The goal of this page is to provide an overview of the upfront and ongoing costs for the He recovery system. This is based on my limited experience and an operating time of just one year. I’m sure there are aspects that I have overlooked, but I hope this provides at least some useful context for those just starting on this adventure. All prices are from 2020 and early 2021; these will go out of date rather quickly, but I hope they’re useful for order of magnitude comparisons. I have also included some practical data here that I couldn’t find when I first started this project (e.g., accurate estimates of transfer losses and flash % when transferring LHe).

Quick Summary

5 superconducting magnets = 870 L of LHe delivered annually.

Annual LHe loss = ~30 L/yr = $630 + 10% = ~$700

Average yearly maintenance = $2.4k + 10% = ~$2.7k. Annual electrical cost = $4k + 10% = $4.4k (+10% is to account for small errors, moderate price increases, etc.)

This results in $3.81 per L delivered (ignoring electricity) or $8.65 per L delivered (including electricity) Compare that with $23 per L delivered that we were paying in 2020 and early 2021.

That’s a savings of $18k per year. The total capital costs to purchase and install the system = $309k which means the capital costs are recouped in 17 years (sooner, as He prices continue to rise).

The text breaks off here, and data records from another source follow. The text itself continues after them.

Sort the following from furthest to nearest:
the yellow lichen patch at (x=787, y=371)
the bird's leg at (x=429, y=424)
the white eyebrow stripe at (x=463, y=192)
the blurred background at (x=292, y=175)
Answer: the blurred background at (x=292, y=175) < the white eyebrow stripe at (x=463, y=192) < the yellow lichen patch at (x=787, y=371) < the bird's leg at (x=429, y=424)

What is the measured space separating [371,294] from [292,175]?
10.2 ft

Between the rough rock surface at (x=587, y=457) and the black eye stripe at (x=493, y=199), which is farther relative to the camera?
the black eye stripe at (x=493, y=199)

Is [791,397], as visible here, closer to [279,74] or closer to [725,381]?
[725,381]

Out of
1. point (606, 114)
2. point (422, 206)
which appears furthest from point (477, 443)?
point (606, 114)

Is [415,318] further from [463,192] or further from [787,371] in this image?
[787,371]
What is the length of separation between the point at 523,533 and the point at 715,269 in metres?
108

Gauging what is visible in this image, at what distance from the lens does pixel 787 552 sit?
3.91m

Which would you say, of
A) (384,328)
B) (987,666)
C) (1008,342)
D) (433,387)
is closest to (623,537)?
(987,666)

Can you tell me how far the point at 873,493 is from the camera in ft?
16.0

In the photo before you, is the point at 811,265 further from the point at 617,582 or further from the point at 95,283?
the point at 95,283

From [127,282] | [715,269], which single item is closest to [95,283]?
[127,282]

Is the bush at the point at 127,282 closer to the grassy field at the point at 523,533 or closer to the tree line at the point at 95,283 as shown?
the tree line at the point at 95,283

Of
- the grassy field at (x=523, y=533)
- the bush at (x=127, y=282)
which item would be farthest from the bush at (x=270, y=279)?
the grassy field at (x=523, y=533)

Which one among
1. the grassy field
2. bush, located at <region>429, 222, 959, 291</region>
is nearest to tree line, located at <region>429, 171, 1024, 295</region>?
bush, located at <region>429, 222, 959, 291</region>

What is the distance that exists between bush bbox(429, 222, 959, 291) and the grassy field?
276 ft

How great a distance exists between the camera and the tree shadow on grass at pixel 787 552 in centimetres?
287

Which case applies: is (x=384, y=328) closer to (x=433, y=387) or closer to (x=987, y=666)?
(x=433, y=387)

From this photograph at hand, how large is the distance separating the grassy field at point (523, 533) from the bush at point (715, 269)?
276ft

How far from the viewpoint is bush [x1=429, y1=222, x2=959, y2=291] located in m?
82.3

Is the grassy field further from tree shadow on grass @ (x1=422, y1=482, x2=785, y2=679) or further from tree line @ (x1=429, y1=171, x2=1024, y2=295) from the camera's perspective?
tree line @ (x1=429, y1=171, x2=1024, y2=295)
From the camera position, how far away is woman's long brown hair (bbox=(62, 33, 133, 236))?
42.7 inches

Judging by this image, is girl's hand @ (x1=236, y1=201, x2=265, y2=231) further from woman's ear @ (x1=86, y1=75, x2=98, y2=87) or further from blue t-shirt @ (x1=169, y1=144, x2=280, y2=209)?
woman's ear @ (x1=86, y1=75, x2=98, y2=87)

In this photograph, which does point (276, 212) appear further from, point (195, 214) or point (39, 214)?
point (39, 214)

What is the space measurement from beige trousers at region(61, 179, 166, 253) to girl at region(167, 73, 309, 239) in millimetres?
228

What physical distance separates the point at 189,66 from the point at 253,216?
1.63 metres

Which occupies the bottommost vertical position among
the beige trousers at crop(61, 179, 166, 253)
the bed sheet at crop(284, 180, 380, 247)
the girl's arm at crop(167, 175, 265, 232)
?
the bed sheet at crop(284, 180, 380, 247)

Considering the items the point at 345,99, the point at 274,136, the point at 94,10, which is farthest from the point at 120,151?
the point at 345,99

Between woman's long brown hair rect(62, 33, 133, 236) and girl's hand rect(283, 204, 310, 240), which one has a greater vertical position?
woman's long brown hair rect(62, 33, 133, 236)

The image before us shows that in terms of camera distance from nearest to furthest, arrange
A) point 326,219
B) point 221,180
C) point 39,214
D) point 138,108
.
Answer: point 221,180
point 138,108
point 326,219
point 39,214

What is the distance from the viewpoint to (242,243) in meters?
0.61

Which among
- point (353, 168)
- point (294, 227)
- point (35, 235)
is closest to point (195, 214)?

Note: ~30 L/yr of transfer loss vs. 870 L/yr delivered = 97% recovery (theoretical).


Alternate scenario 1: Only the NMR facility on the system (3 magnets)

This results in slightly lower capital costs. I would have somewhat lower transfer losses. I would liquify fewer L of He, so there would be a longer time between maintenance events and less electricity used. However, I would also spend more time keeping the collection dewar and transfer dewar cold and the costs would be spread over fewer L of LHe delivered per year. The end result is

$6.92 per L delivered (ignoring electricity) or $16.46 per L delivered (including electricity)

The annual savings would only be $5k, so the capital costs aren’t recouped until ~44 yrs! But, that’s still significantly less than I was paying for LHe and it sidesteps problems during shortages (quotas, etc.)


Alternate scenario 2: Add a Quantum Design PPMS to the system

I have everything setup and ready to add a Quantum Design PPMS (this is the second magnet on the 3rd floor). This magnet currently has a cold head that liquifies the boil-off directly back into the cryostat. However, the cold head is long past the expected lifetime and the performance is dropping. Without the cold head, the magnet needs 40 L of LHe every week! This will have the system running at almost 100% capacity and we’ll end up delivering a total of ~3000 L of LHe annually. This results in much shorter maintenance cycles which means a higher yearly maintenance cost; but, that cost is now spread out over more L of LHe with very little time spent simply keeping things cold. This results in

$2.60 per L delivered (ignoring electricity) or $5.03 per L delivered (including electricity)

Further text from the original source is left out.